■ **Consigna 1**
¿Cómo se traduce al inglés esta oración del texto sobre el terremoto de 1906: "Uno de mis parientes cercanos nació en la plaza Victoria, cuando mi familia materna dormía a la intemperie para evitar que los muros, en cualquier remezón nuevo, se le cayeran encima."?
■ **Consigna 2**
¿Puedes proseguir el texto sobre el terremoto de 1906 a partir de su última oración?

Alguna vez he utilizado en la novela historias de familia del gran terremoto de 1906. Uno de mis parientes cercanos nació en la plaza Victoria, cuando mi familia materna dormía a la intemperie para evitar que los muros, en cualquier remezón nuevo, se le cayeran encima. El episodio servía para explicar su carácter, sus costumbres "terremoteadas". El personaje murió en su ley en los años cincuenta o a comienzos de los sesenta, de cirrosis al hígado. En esos mismos años, o quizás poco antes, el puerto fue asolado por una implacable epidemia de tifus exantemático. Las crónicas de Joaquín Edwards Bello, el gran "inútil" de mi rama paterna, describían los ataúdes en unos amaneceres lúgubres, en las puertas de las casas de la calle Esmeralda o del barrio del Almendral. En todas sus primeras novelas, que en cada edición cambiaban de título, Joaquín acuñó una imagen de cerros escarpados y escalinatas, de viento, de aventureros y bandidos, de señoras pálidas, románticas, que de cuando en cuando tenían lo que se llamaba "la luna".

■ **Sección de datos**
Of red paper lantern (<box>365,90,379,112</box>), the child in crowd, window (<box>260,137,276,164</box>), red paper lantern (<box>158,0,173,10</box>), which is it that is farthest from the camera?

■ **Respuesta 1**
One of my close relatives was born in Plaza Victoria, when my mother's family was sleeping out in the open so that the walls would not fall on them in any new aftershock.

■ **Respuesta 2**
Hay otros Valparaísos, desde luego. Hay muchos Valparaísos. Existen los barrios portuarios, prostibularios, el sector de los bancos, de las empresas navieras, de las grandes casas comerciales de nombres ingleses; la caleta de pescadores; las antiguas quintas señoriales del sector de La Zorra, donde hace veinte años todavía se tomaba five o'clock tea, se jugaba al cricket y se comía cordero con salsa de menta. Subí con el dramaturgo británico J.B. Priestley y con su esposa Jacquetta Hawks, en el remoto año 1957, a una de esas quintas, la del señor Kenrick. El camino serpenteaba entre barrios miserables, entre perros vagos y caballos flacos, entre casas de latón suspendidas encima del vacío, y desembocó de pronto en un parque señorial protegido por enormes rejas. Priestley se encogió y respiró hondo. "Escucho los tam tams de la Revolución", dijo. Y la verdad es que se escuchaban, empezaban a escucharse en todo el continente.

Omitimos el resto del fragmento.